Nadie de nuestra familia se acercaba al embarcadero en verano, así que era un sitio muy privado. En invierno dejábamos algunos de los barcos allí: el whaler de Beezer, una lancha, y cualquier otro que no quisiéramos dejar amarrado fuera en la isla para que sufriera los embates del mar. El nivel del agua variaba con las mareas, oscilaba de tres a cuatro metros en marea alta a unos pocos centímetros en marea baja. Eso era malo para cualquier cosa con quilla, e incluso con un barco pequeño tenías que levantar el motor fuera de borda cuando te ibas, o volvías y te encontrabas el barco al revés o apoyado sobre la hélice, algo que tampoco era bueno para el motor. Por ese motivo, nadie lo utilizaba ya como un embarcadero de verdad, y así se convirtió en nuestro espacio durante el verano. Olía a salitre, a moho y a guano de gaviotas, y había que usar mucha lejía para conseguir que el sitio oliera más o menos decentemente. En el momento álgido del verano, el edificio se convertía en una sauna, y normalmente era por entonces cuando lo abandonábamos por otras localizaciones. Aun así, era un sitio genial. Incluso cuando la ventana estaba abierta, no se olía nada de lo que hubiera abajo, incluso aunque hiciera treinta y dos grados, algo que no sucedía casi nunca.

Hicimos un montón de viajes de la caballeriza de Eva al embarcadero, cargando sillas, una mesa, e incluso un viejo colchón de pelo de caballo que no era bueno para nadie, pero sin el que Lyndley no podía vivir. Salvo las sillas, no pudimos subir nada por la escalera, así que tuvimos que volver y coger cuerdas y subir la mesa y el colchón por la ventana. El cielo estaba negro por el norte, y aunque la tormenta eléctrica no nos iba a alcanzar, cada vez hacía más viento, y estuvimos a punto de perder el colchón porque casi se nos cae al agua. Cuando por fin lo metimos por la ventana, cayó sobre el suelo del loft, levantando años de polvo. Lyndley lo arrastró hasta una esquina y lo tapó con el cubrecama de motivos indios que había traído consigo.

—Creía que te harías unos pantalones con eso.

—Dije que tú deberías hacerte unos pantalones, nunca dije que yo fuera a hacérmelos.

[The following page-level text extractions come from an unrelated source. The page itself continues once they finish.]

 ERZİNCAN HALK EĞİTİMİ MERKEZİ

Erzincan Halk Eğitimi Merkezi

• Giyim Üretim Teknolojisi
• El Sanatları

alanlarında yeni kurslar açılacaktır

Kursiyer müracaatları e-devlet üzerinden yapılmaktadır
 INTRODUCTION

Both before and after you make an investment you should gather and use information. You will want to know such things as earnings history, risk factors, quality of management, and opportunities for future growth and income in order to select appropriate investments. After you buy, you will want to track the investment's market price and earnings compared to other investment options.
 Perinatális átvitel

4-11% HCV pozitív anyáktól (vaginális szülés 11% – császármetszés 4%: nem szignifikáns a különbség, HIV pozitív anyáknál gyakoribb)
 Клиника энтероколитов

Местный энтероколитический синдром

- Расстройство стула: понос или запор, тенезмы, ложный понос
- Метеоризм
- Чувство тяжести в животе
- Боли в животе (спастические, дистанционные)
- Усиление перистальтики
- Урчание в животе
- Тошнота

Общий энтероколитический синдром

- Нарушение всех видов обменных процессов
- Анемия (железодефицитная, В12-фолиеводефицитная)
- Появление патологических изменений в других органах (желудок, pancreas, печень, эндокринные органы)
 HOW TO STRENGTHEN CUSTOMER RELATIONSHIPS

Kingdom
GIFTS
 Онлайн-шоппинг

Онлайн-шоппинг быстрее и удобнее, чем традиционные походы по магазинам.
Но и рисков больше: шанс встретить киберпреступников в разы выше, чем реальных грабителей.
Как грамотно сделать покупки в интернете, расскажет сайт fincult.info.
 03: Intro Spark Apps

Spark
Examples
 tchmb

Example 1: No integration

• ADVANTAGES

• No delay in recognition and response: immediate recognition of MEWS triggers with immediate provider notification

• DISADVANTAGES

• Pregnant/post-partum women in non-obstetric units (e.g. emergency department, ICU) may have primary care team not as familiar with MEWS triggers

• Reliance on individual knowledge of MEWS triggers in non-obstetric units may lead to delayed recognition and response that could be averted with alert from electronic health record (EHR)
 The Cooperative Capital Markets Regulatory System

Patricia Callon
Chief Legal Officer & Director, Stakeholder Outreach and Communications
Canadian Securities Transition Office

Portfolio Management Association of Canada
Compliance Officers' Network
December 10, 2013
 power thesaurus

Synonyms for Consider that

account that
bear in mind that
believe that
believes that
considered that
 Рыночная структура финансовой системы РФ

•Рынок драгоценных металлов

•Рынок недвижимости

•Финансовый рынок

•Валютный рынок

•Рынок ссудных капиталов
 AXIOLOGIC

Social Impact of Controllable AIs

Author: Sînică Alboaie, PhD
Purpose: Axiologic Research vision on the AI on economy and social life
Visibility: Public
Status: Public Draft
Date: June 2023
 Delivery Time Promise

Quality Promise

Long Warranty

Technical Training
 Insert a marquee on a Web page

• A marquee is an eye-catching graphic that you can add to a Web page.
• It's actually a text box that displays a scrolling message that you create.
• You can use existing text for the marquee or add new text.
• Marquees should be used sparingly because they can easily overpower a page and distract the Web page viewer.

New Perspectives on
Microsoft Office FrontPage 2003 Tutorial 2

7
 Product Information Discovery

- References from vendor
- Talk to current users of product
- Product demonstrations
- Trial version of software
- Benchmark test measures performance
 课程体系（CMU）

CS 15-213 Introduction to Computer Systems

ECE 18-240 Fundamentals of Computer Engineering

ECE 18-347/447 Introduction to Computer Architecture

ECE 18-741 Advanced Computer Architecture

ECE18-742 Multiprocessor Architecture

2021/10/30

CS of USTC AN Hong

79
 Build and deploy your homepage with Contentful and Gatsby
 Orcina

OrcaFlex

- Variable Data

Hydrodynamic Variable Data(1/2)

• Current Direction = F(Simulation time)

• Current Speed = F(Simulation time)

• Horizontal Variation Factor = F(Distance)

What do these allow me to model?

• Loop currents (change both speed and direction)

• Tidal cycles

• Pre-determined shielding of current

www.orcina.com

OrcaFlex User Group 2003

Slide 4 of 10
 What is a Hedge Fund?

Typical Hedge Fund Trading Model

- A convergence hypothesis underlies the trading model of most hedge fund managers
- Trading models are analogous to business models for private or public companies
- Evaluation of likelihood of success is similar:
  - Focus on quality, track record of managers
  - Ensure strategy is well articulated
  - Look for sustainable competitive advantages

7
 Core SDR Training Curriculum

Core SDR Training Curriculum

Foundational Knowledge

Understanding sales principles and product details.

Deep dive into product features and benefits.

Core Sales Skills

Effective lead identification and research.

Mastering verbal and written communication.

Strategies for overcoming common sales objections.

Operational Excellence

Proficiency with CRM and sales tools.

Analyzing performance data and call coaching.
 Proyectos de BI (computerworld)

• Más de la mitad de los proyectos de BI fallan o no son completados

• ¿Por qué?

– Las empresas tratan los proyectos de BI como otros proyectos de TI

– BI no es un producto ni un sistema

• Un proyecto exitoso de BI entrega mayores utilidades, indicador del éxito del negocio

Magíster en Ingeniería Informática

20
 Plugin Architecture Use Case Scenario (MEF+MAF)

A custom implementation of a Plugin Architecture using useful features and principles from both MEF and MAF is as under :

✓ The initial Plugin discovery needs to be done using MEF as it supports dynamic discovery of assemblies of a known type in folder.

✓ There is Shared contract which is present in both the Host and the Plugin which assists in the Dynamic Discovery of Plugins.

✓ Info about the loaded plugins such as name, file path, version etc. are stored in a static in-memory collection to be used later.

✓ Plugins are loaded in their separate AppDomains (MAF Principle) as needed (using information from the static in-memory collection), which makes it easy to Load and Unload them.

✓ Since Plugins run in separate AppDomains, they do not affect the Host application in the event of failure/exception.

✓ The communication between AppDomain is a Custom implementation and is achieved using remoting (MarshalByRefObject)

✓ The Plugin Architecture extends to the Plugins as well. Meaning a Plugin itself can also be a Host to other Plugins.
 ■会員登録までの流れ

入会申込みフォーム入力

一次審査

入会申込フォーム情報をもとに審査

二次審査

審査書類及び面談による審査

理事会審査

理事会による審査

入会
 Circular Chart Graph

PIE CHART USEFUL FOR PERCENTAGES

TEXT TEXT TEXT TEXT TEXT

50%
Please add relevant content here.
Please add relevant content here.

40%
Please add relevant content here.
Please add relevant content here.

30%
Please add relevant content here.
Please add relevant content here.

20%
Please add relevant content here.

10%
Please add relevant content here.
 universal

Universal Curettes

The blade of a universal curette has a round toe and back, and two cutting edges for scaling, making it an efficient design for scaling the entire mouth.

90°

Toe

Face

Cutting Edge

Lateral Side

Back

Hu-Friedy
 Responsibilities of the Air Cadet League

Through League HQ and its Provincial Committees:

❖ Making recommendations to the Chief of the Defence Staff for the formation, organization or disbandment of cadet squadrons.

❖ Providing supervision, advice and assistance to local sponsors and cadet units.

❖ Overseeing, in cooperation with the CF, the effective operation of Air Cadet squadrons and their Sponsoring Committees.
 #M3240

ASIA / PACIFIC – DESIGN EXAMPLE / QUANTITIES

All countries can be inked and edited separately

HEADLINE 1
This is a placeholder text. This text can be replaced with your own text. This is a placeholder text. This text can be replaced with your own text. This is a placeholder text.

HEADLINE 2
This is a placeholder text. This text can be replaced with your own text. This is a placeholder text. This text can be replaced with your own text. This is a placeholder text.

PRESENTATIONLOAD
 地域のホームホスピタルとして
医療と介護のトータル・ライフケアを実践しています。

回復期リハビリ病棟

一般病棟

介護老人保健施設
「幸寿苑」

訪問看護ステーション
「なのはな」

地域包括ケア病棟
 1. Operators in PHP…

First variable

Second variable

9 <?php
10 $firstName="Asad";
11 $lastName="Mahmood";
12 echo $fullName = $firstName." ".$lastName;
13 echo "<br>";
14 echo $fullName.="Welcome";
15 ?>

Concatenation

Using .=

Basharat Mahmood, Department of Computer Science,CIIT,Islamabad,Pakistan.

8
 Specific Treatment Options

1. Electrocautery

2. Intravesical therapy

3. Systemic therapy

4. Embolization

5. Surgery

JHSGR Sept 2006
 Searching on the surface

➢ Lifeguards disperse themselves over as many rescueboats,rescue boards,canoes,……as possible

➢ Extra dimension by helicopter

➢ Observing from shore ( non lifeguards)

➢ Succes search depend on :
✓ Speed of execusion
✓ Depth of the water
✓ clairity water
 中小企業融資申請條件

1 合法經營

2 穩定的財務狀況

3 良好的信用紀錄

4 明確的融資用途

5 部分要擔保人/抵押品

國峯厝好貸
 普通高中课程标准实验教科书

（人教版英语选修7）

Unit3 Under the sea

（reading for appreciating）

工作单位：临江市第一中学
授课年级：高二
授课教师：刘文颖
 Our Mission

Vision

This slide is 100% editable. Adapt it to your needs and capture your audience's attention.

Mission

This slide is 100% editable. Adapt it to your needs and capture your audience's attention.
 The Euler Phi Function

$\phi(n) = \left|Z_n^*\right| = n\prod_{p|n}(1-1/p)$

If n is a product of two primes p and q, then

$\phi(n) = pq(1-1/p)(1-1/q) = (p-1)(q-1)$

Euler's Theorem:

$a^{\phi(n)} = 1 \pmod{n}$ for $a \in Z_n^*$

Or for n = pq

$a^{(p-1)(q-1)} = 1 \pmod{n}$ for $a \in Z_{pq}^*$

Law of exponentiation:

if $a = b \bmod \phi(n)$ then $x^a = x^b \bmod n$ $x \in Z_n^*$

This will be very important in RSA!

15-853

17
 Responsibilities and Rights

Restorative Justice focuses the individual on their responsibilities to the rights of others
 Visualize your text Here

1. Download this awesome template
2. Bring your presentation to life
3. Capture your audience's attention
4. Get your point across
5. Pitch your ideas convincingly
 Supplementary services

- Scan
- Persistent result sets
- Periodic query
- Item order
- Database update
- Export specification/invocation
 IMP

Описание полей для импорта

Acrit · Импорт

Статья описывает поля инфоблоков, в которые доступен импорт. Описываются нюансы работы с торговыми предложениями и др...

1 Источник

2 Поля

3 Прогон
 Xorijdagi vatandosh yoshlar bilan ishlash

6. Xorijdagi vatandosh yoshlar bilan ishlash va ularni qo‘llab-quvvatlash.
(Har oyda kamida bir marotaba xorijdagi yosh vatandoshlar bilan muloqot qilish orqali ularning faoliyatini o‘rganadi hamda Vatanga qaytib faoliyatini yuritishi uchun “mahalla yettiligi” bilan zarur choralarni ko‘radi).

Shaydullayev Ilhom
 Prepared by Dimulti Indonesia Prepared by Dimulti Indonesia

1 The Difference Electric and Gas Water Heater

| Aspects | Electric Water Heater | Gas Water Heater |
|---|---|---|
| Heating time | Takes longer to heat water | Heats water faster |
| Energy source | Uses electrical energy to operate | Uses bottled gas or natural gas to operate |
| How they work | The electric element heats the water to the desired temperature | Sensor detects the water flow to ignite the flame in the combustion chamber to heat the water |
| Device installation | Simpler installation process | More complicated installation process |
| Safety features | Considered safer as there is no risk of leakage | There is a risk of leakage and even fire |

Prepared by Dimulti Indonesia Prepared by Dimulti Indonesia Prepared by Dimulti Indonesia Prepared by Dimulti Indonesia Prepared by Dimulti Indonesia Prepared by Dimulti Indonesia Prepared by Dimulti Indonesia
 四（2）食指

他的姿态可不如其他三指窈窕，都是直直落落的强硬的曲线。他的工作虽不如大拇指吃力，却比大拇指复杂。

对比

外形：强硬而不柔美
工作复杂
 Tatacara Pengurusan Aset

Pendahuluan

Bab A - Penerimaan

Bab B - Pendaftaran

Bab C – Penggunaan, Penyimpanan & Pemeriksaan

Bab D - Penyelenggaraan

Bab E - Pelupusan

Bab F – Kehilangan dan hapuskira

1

Odiaba cuando le daba la vuelta a las historias de esa manera. Normalmente se lo decía, pero ese día estaba tan cansada de arrastrar muebles que lo único que quería era tumbarme en el colchón. Me alegraba de que lo hubiera tapado.

Había traído dos cosas en la mochila: el cubrecama y una botella de borgoña que había robado de la bodega de Eva, lo cual era extraño, porque lo único que Lyndley no hacía era beber, y odiaba a todos los que sí lo hacían.

—¿Qué estás haciendo? —dije.

—Ahora verás.

No tenía sacacorchos, así que cogió un viejo punzón y empujó el tapón hacia adentro. El vino se agitó y se derramó, y ella se manchó la camiseta, lo que la puso furiosa, pero después fue hasta la ventana y tiró el resto del vino al mar. Observé cómo el rojo se volvía rosa, después gris y finalmente desaparecía por completo. De algún modo era placentero ver cómo el vino perdía su poder; pensé que tal vez estaba presenciando algún tipo de ritual de curación o algo así: Lyndley exorcizando el poder que el demonio del alcohol tenía sobre su familia. Pero entonces se sentó en el colchón, se lió un porro y mi teoría salió por la ventana junto con el vino.